Haydon furrowed his eyebrows in the camera of his helmet, he was watching something. He frowned and said, "The decoder can't crack this lock. They've done something to it."
The decoder was like the rifle and the pistol, something Haydon inherited from his soldiering days with in UNSEC.
"That kind of programming takes real skill," Yuri commented.
"I'll have to pop it. Boss, extend the vestibule. Yuri start broadcasting."
As a backup to the decoder Haydon carried small explosive caps called busters. They were used to help pop hull plates off when you needed to replace them or get to something under them from the outside. This wasn't going to be a silent entry. Mat turned his attention to the control pad and entered the command that would extend the vestibule.
He watched on the camera as the flexible tube of dense polyurethane and metal mesh extended out from the port airlock. The tube reminded him of a worm reaching out across the space between the
ships, its open end like a mouth.
Yuri announced, "No response from text, trying audio. Pirate tug to our port, this is the independent mining vessel Sadie. Please respond."

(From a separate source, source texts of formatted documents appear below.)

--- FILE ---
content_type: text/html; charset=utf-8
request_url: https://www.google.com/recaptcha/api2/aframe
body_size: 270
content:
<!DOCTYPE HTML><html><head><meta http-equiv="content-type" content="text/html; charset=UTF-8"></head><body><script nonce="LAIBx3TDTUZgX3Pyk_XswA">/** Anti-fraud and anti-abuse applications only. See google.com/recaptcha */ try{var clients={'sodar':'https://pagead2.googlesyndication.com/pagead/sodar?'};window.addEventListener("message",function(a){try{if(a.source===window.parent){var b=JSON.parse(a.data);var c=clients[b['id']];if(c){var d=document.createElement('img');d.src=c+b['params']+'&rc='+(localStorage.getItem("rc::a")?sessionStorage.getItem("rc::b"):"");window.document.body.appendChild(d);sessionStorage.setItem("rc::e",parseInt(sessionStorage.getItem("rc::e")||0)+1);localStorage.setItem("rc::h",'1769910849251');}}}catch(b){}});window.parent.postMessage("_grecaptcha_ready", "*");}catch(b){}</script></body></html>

The waiting was nerve-racking. Haydon was on the hull of the tug about to blow a hatch, the vestibule was trying to align with an airlock just clear of the wreckage of the tug's starboard side, Yuri was waiting for a response to his hails. All Mat could do was stand there and watch the vestibule extend and the occasional knitting of eyebrows or frown on Haydon's face in his HUD.
"It's popped," Haydon said, grunting. It was obvious he was pulling or pushing something. "The airlock is intact, I'm going in."
Mat's heart rate kicked up another notch. The vestibule controls signaled that it was in contact with the tug's airlock hatch but it wasn't an airtight connection, something was obstructing it from sealing against the hull. It didn't really matter. "I'm coming across," he said and opened the airlock hatch.
Yuri wished him luck again and continued his hails.
As he cycled the airlock he wondered if he should draw his pistol, but no, that wouldn't make sense yet. Would it? A buzzer went off and a red light came on inside the airlock, the visual part of the warning that there was no atmosphere on the other side of the exterior hatch. He slapped the controls to open the hatch, then deactivated his boots and shoved off into the vestibule corridor.
Haydon was breathing heavy in his mic, his eyes looking around. It got brighter all of sudden, then darker. "Power's not stable and the atmosphere is thin," he said, then grunted. "I'm through the lock, no resistance so far."
Mat floated through vestibule toward the tug's airlock hatch, his breathing was quickening and sounded in his ears. If he kept this up he would hyperventilate. When he reached the hatch he said, "I'm at the hatch."
"Okay, boss. Just float, if everything goes right I should be the one opening ..." Haydon's face suddenly screwed up and he cursed. "Don't ..." There was the unmistakable sound of gunfire, muffled as it was through the suit's helmet Mat knew it. It was disconcerting to just see Haydon's face in his helmet's camera. More gunfire, it was louder, then some distant yelling.